- TASK STATEMENT
Restate each record word for word, omitting whatever pictures it holds.

- RECORDS FOR PROCESSING

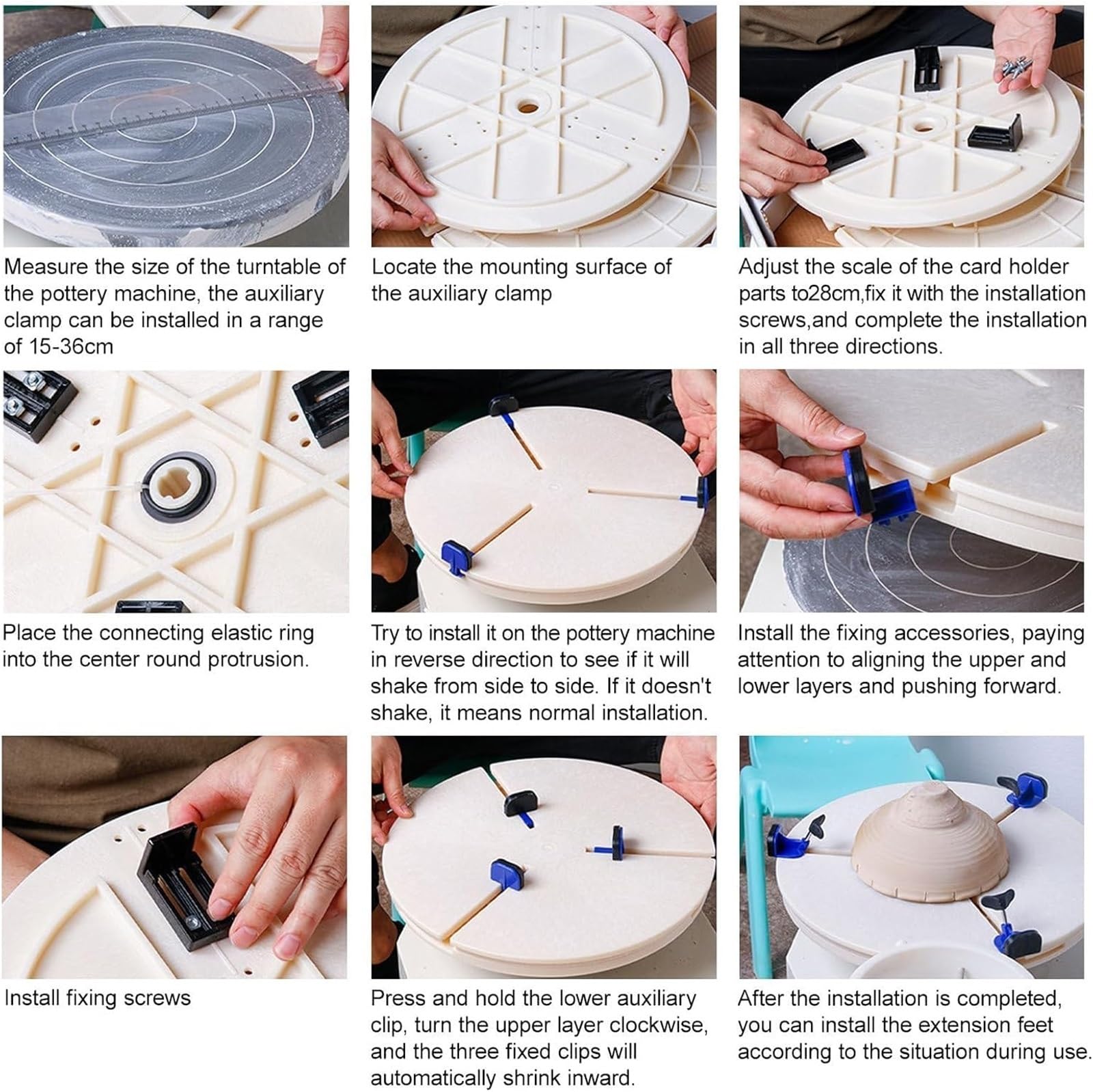 Measure the size of the turntable of the pottery machine, the auxiliary clamp can be installed in a range of 15-36cm

Locate the mounting surface of the auxiliary clamp

Adjust the scale of the card holder parts to28cm,fix it with the installation screws,and complete the installation in all three directions.

Place the connecting elastic ring into the center round protrusion.

Try to install it on the pottery machine in reverse direction to see if it will shake from side to side. If it doesn't shake, it means normal installation.

Install the fixing accessories, paying attention to aligning the upper and lower layers and pushing forward.

Install fixing screws

Press and hold the lower auxiliary clip, turn the upper layer clockwise, and the three fixed clips will automatically shrink inward.

After the installation is completed, you can install the extension feet according to the situation during use.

- RESULT FOR THIS TASK
 Measure the size of the turntable of the pottery machine, the auxiliary clamp can be installed in a range of 15-36cm

Locate the mounting surface of the auxiliary clamp

Adjust the scale of the card holder parts to28cm,fix it with the installation screws,and complete the installation in all three directions.

Place the connecting elastic ring into the center round protrusion.

Try to install it on the pottery machine in reverse direction to see if it will shake from side to side. If it doesn't shake, it means normal installation.

Install the fixing accessories, paying attention to aligning the upper and lower layers and pushing forward.

Install fixing screws

Press and hold the lower auxiliary clip, turn the upper layer clockwise, and the three fixed clips will automatically shrink inward.

After the installation is completed, you can install the extension feet according to the situation during use.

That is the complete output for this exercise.